───── DATA IN THIS EXERCISE

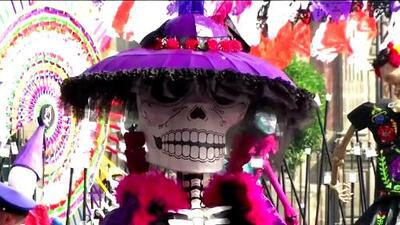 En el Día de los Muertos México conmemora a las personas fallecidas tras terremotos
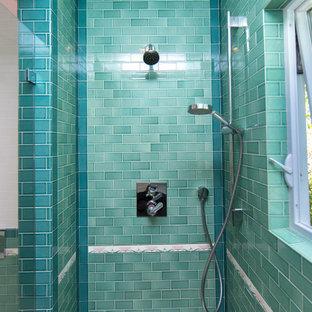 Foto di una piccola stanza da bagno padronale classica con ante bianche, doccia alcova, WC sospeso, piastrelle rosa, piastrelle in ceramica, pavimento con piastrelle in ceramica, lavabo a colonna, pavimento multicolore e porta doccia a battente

──────────
───── DATA IN THIS EXERCISE

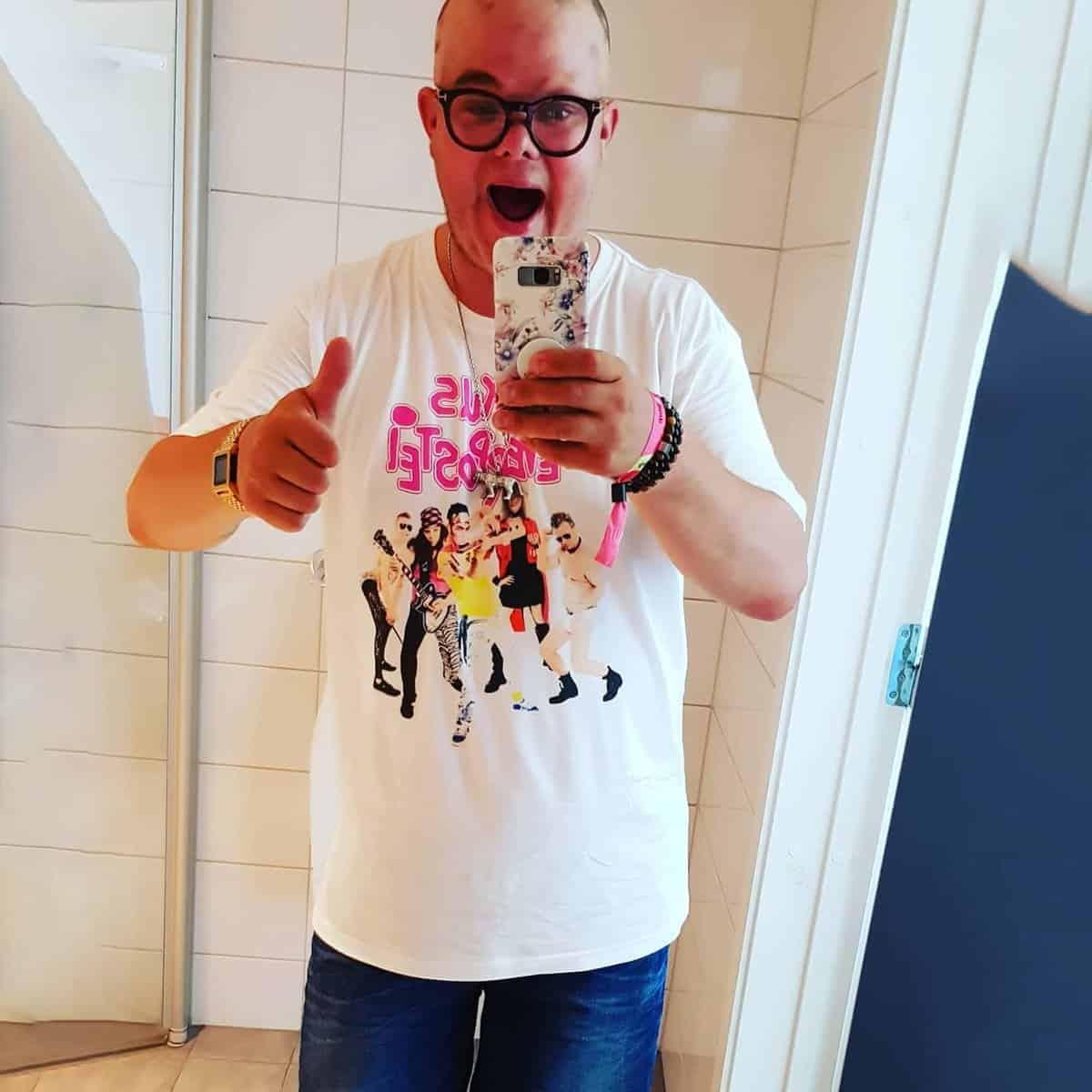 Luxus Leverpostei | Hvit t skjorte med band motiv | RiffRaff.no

──────────
───── DATA IN THIS EXERCISE

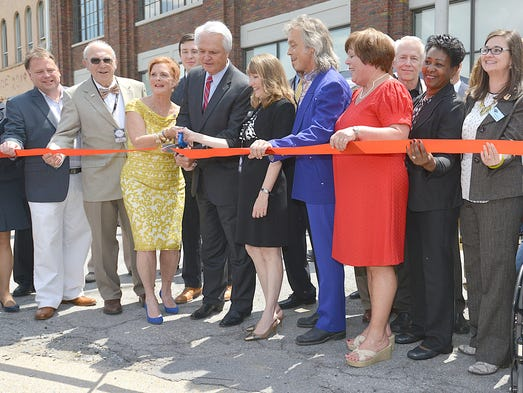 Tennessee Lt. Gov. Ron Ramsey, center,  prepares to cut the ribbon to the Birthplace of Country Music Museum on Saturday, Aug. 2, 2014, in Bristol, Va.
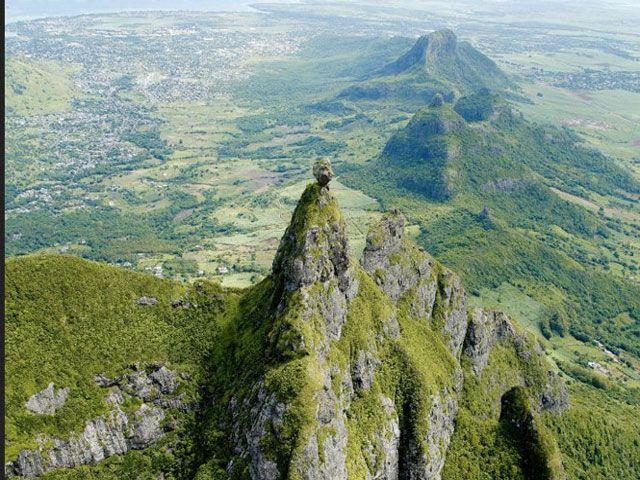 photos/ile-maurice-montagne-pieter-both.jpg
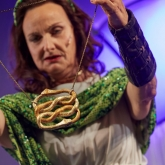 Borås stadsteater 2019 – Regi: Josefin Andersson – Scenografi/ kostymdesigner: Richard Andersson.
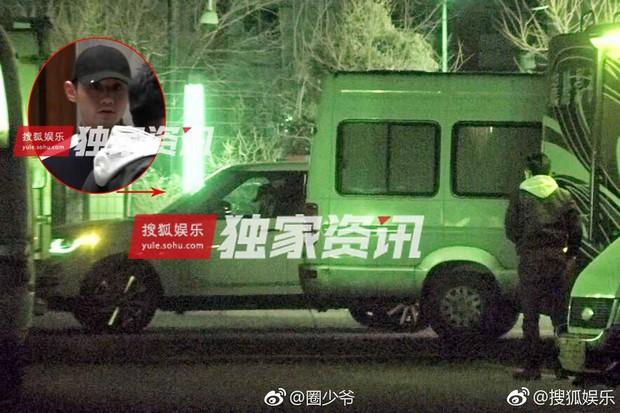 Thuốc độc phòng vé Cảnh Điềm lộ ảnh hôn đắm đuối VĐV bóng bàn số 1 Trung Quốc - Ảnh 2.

──────────

» ACTIVITY
Set the pictures aside and transcribe exactly the stretch of lines above, beginning with the one holding "En el Día de" and ending with the one holding "Foto di una".

» SOLUTION FOR THIS EXERCISE
 En el Día de los Muertos México conmemora a las personas fallecidas tras terremotos
 Foto di una piccola stanza da bagno padronale classica con ante bianche, doccia alcova, WC sospeso, piastrelle rosa, piastrelle in ceramica, pavimento con piastrelle in ceramica, lavabo a colonna, pavimento multicolore e porta doccia a battente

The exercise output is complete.